LONDON (Reuters) - Preferred candidate Malky Mackay is out of the running to take charge of Crystal Palace after the English Football Association (FA) opened an investigation into the conduct of the Scot during his time at Cardiff City, British media reported.
The Daily Mirror and Daily Mail both reported that the FA were looking into a series of text messages sent between Mackay and Crystal Palace director of football Iain Moody when the pair worked together at Cardiff.
Moody left his role as head of recruitment at the Welsh club at the end of last year after being suspended by Malaysian owner Vincent Tan and Mackay was sacked in the final days of 2013 after a public disagreement over transfer spending.
Moody joined Palace soon afterwards when Tony Pulis was taking over as manager of the South London club.
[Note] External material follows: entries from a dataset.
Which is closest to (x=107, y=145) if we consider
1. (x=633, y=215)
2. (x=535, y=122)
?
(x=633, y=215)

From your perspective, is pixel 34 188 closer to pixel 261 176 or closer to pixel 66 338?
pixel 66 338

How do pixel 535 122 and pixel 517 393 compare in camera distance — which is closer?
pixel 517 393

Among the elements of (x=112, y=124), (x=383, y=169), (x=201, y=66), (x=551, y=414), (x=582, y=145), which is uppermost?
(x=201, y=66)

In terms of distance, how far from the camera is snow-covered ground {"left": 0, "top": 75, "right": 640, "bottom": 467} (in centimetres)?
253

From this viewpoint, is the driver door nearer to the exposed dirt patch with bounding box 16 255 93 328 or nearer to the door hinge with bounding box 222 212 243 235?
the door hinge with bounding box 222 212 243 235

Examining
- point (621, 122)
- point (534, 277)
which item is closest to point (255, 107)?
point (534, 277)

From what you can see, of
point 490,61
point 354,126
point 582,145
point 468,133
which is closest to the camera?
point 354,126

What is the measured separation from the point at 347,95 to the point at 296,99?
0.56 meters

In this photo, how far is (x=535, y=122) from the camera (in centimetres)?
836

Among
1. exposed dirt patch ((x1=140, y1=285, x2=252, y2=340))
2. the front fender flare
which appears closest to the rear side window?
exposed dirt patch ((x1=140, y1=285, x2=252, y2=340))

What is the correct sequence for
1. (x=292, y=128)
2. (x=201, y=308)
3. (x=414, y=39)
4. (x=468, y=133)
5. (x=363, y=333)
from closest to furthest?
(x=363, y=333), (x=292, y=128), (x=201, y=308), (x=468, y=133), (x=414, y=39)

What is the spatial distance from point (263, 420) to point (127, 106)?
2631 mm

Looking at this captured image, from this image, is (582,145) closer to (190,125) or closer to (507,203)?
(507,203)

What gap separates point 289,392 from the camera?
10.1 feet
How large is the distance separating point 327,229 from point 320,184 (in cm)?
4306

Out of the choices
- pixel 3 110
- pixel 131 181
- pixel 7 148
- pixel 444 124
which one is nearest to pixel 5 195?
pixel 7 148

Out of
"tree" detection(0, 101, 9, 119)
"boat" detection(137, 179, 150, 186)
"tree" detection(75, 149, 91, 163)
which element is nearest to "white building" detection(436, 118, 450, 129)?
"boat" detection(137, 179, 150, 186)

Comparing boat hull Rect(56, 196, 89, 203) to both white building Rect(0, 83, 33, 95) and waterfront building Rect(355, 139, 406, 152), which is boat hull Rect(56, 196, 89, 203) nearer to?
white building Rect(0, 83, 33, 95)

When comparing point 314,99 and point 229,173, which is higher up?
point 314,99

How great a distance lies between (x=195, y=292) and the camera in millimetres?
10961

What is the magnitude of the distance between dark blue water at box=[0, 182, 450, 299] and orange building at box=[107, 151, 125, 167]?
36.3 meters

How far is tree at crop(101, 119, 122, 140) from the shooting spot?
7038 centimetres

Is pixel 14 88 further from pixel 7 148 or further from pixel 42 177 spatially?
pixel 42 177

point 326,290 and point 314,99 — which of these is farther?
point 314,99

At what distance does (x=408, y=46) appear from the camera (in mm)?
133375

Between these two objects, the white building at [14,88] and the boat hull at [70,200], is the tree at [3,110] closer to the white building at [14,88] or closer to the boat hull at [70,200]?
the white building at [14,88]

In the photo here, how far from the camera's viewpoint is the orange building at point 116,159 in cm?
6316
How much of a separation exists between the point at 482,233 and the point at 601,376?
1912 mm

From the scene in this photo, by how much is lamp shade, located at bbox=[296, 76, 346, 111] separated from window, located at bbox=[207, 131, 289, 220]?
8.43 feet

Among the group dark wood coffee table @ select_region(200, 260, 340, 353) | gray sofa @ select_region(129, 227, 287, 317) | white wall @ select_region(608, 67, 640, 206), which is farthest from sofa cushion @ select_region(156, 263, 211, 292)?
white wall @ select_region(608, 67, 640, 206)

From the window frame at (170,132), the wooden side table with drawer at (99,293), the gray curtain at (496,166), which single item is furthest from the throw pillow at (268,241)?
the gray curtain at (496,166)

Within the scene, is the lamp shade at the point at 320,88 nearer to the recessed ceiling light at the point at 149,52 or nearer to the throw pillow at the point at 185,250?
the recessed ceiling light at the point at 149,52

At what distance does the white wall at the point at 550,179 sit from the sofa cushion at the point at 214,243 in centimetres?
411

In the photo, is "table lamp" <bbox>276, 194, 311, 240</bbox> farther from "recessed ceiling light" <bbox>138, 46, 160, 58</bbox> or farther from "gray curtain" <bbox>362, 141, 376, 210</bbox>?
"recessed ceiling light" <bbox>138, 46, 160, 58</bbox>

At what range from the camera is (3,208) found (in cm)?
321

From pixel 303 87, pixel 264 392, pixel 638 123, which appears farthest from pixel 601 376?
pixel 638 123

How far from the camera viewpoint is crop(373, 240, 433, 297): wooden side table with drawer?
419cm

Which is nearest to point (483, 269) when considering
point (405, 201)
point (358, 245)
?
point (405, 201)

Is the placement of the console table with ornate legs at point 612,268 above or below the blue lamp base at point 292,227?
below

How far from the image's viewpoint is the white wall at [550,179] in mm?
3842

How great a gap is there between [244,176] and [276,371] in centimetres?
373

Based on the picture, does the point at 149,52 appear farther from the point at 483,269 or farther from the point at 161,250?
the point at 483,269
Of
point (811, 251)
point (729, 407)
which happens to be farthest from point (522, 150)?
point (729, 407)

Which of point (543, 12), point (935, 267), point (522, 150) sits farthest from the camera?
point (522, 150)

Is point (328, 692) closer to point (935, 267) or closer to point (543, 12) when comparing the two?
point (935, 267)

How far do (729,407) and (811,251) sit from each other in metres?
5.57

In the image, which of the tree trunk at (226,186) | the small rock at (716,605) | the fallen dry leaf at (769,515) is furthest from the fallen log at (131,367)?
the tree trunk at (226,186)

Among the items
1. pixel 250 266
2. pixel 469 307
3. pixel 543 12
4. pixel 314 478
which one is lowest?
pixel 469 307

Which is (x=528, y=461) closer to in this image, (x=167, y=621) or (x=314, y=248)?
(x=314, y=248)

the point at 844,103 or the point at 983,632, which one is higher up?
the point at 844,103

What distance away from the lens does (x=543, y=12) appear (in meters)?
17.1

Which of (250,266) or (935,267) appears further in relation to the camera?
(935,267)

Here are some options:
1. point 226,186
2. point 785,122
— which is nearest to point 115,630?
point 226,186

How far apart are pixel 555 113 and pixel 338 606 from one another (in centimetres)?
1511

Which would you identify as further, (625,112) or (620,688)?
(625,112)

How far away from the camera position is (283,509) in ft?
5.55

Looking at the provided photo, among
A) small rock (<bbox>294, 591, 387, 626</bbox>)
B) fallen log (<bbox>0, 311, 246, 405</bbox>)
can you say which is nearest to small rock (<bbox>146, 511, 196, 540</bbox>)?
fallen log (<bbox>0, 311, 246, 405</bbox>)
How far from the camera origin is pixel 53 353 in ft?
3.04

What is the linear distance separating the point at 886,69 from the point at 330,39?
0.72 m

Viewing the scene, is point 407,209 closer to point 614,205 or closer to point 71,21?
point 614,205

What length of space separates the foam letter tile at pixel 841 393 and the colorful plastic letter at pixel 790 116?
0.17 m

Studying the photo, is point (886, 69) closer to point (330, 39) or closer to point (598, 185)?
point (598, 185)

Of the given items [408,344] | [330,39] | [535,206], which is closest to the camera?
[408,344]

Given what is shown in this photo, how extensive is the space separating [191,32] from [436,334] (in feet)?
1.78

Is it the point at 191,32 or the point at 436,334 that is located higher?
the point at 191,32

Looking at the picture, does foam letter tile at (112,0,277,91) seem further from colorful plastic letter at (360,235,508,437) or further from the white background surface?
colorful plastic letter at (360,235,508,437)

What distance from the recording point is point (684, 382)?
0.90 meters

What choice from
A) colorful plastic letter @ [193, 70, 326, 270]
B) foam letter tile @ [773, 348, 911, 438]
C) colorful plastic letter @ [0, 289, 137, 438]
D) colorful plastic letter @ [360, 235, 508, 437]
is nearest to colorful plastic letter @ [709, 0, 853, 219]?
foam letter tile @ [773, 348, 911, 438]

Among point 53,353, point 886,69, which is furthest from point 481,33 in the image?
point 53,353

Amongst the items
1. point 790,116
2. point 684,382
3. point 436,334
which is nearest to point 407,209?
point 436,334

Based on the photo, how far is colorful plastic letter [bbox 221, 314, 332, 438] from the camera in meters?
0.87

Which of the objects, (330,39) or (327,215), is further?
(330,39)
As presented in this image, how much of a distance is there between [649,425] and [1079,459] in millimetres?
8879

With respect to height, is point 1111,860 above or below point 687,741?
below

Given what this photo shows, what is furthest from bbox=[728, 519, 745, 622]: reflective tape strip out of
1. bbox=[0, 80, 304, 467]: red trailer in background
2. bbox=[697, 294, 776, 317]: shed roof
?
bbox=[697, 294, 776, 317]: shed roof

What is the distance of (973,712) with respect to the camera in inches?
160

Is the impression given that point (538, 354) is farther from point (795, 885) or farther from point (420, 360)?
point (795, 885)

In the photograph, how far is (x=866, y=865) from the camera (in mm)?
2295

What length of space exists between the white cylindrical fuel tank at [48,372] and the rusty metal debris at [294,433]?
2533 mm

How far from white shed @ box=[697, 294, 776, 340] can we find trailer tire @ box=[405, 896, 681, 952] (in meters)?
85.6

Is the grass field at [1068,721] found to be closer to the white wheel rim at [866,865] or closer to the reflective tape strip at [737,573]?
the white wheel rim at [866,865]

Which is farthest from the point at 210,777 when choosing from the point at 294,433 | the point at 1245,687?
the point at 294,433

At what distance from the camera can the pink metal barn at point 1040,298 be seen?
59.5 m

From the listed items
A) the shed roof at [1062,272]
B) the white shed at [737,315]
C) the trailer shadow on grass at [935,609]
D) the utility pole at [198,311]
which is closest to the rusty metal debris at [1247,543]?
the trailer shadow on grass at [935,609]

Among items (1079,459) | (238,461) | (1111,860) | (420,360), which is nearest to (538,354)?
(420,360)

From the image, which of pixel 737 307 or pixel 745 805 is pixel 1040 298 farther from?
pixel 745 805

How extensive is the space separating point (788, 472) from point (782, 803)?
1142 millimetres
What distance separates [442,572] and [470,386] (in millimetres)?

He led them to an 11th place finish in the Premier League last term, while Cardiff were relegated.
Palace said Moody had resigned on Thursday.
"In light of the events of yesterday, sporting director, Iain Moody has tendered his resignation and it has been accepted with immediate effect," a Palace statement read.
Pulis, who was named Premier League manager-of-the-season after his work steering Palace away from relegation, rocked the club by standing down as boss two days before last week's opening fixture against Arsenal.
Former Scotland defender Mackay had been expected to take charge of Palace and reunite with Moody this week ahead of Saturday's London derby at home to West Ham United.
British media also reported that former England manager Glenn Hoddle, who had just taken an assistant coach role at London rivals Queens Park Rangers, had turned down the job after an approach from Palace co-chairman Steve Parish on Wednesday.
Tim Sherwood, who took charge of Tottenham Hotspur for six months last season, is now favourite to replace Pulis with another former Spurs manager, Martin Jol, also in the mix.
Until an appointment is made, however, Keith Millen, who oversaw the opening 2-1 defeat by Arsenal on the opening day of the Premier League, will continue in charge of the first team.